Full expensing for five years: The framework would allow businesses to immediately write off (i.e., expense) the cost of new investments in depreciable assets other than structures that are made after Sept. 27, 2017, for at least five years. This change would render superfluous expensing under Code Sec. 179 and bonus first-year depreciation under Code Sec. 168(k).

Interest expense deductions: The deduction for net interest expense incurred by C corporations would be “partially limited” under the framework (without further details as to what this means). The tax-writing committees are instructed to consider how interest should be treated by non-corporate taxpayers.

Most deductions and credits repealed, but research and low-income housing credits retained: The framework states that, because of the rate reduction for businesses, the Code Sec. 199 domestic production activities deduction would no longer be necessary. It also provides that “numerous other special exclusions and deductions” would be repealed or restricted. However, the framework would retain the research credit and the low-income housing tax credit. It also leaves open the possibility of the committees retaining other business credits “to the extent budgetary limitations allow.”

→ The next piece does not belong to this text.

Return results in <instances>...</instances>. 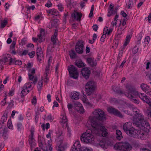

“Special tax regimes”: The framework, stating that certain industries and sectors are governed by special tax rules, says that such rules will be “modernize[d] . . . to ensure that the tax code better reflects economic reality and that such rules provide little opportunity for tax avoidance.” It is not entirely clear which “rules” are the target of the above provision.

International Tax Reforms

International tax provisions in the framework include:

Foreign dividend exemption and repatriation: The framework would provide for a 100 percent exemption for dividends from foreign subsidiaries, defined as companies in which the U.S. parent owns “at least a 10 percent stake.” To transition, the framework would treat accumulated offshore profits as repatriated, giving rise to a one-time repatriation tax (at an unspecified “low” rate) that could be paid over five years. Accumulated foreign earnings “held in illiquid assets” would be subject to a lower tax rate than foreign earnings held in “cash or cash equivalents.” The above provisions fall under the heading of “Territorial Taxation of Global American Companies.”

Anti-erosion rules: The framework includes rules that would “protect the U.S. tax base by taxing at a reduced rate and on a global basis the foreign profits of U.S. multinational corporations.” This description seems to indicate that a minimum tax would be imposed to reduce the incentive for firms to avoid U.S. tax by shifting profits overseas (i.e., to a low- or no-tax jurisdiction).

Next steps: Rep. Kevin Brady, R-Texas, chairman of the tax-writing House of Representatives Ways and Means Committee, said his plan was to turn the framework into legislation to be passed by the end of this year.